Monday, March 2, 2026




YOGYAKARTA — Koalisi Pembela Kebebasan Sipil bersama Lembaga Bantuan Hukum (LBH) Yogyakarta secara resmi merilis agenda persidangan bagi sejumlah tahanan politik yang berada di wilayah Jawa Tengah bagian selatan untuk periode Maret 2026. 

Langkah pengawalan ini dimulai secara intensif di Kota Surakarta, di mana rangkaian pemeriksaan saksi dijadwalkan berlangsung dalam beberapa tahap.
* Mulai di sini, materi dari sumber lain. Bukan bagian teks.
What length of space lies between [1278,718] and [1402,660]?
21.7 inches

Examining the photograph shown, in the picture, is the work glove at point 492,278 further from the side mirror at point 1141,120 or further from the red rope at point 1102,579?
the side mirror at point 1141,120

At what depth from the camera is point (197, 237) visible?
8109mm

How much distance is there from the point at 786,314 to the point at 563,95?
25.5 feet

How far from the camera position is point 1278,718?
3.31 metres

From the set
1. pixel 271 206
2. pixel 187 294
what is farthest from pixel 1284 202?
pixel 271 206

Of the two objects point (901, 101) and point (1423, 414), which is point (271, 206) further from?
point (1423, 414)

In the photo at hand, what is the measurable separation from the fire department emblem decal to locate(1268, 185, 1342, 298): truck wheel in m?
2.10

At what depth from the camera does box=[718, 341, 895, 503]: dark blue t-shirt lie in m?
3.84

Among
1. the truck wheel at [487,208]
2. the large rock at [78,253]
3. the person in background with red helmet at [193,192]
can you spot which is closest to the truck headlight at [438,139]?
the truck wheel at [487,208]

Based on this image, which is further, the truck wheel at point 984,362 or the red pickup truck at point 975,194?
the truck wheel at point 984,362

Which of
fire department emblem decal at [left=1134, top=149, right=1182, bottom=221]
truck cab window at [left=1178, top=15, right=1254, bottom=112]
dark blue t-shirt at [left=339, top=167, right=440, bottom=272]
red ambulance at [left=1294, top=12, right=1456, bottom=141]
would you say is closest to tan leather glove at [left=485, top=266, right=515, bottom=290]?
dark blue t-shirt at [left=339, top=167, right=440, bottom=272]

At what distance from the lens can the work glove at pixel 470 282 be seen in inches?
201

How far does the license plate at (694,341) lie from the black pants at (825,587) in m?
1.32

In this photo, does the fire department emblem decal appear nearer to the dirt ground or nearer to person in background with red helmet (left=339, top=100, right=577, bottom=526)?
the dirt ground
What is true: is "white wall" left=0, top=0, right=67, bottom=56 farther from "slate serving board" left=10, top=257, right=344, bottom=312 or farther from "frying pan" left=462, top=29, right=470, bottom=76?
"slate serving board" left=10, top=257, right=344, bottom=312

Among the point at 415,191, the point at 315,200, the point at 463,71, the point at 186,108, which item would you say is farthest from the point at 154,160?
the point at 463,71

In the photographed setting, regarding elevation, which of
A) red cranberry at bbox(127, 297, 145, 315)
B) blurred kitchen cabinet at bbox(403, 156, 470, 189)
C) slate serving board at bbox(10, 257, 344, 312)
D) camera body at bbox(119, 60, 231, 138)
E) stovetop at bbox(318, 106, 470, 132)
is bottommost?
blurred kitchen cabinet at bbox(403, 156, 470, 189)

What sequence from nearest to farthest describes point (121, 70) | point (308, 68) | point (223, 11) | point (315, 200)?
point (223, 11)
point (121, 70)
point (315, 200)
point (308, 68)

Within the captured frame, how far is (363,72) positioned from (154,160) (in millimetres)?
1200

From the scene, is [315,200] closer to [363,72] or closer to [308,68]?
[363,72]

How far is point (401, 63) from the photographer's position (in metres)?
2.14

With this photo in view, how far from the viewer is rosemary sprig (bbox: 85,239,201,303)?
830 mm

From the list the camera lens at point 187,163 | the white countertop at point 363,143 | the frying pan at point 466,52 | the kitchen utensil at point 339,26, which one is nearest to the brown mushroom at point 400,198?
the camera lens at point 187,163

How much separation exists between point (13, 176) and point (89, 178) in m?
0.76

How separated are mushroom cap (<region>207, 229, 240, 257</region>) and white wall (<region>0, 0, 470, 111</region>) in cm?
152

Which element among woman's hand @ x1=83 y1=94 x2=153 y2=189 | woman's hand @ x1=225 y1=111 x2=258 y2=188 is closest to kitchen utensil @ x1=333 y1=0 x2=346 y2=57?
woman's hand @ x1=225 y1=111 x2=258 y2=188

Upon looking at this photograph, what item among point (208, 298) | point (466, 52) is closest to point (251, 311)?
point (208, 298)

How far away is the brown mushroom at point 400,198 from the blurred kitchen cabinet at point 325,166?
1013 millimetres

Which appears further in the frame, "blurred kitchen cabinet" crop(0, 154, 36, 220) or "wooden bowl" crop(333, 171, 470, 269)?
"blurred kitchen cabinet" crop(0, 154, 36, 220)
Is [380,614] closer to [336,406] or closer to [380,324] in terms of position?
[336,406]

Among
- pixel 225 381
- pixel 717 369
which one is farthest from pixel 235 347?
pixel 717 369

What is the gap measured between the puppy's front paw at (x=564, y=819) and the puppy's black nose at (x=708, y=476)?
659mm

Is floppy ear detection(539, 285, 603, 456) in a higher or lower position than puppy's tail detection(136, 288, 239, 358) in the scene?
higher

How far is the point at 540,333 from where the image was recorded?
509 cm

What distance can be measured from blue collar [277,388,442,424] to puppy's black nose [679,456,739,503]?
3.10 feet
Persidangan di Surakarta akan dibuka dengan pemeriksaan saksi fakta pada tanggal 2 Maret 2026, yang kemudian dilanjutkan dengan pemeriksaan saksi ahli yang terbagi dalam tiga sesi berturut-turut pada tanggal 4 Maret 2026, 9 Maret 2026, dan 11 Maret 2026 mendatang.

Sementara itu, proses hukum di wilayah Magelang juga memasuki tahapan yang krusial bagi kebebasan sipil. Persidangan kedua di Magelang direncanakan berlangsung pada tanggal 3 Maret 2026 dengan fokus utama mendengarkan tanggapan dari pihak pelapor mengenai kelanjutan proses hukum yang sedang berjalan. 

Agenda ini menjadi perhatian khusus bagi koalisi mengingat dampaknya terhadap arah penyelesaian kasus-kasus aktivisme di daerah tersebut, sehingga kehadiran publik sangat diharapkan untuk memastikan transparansi.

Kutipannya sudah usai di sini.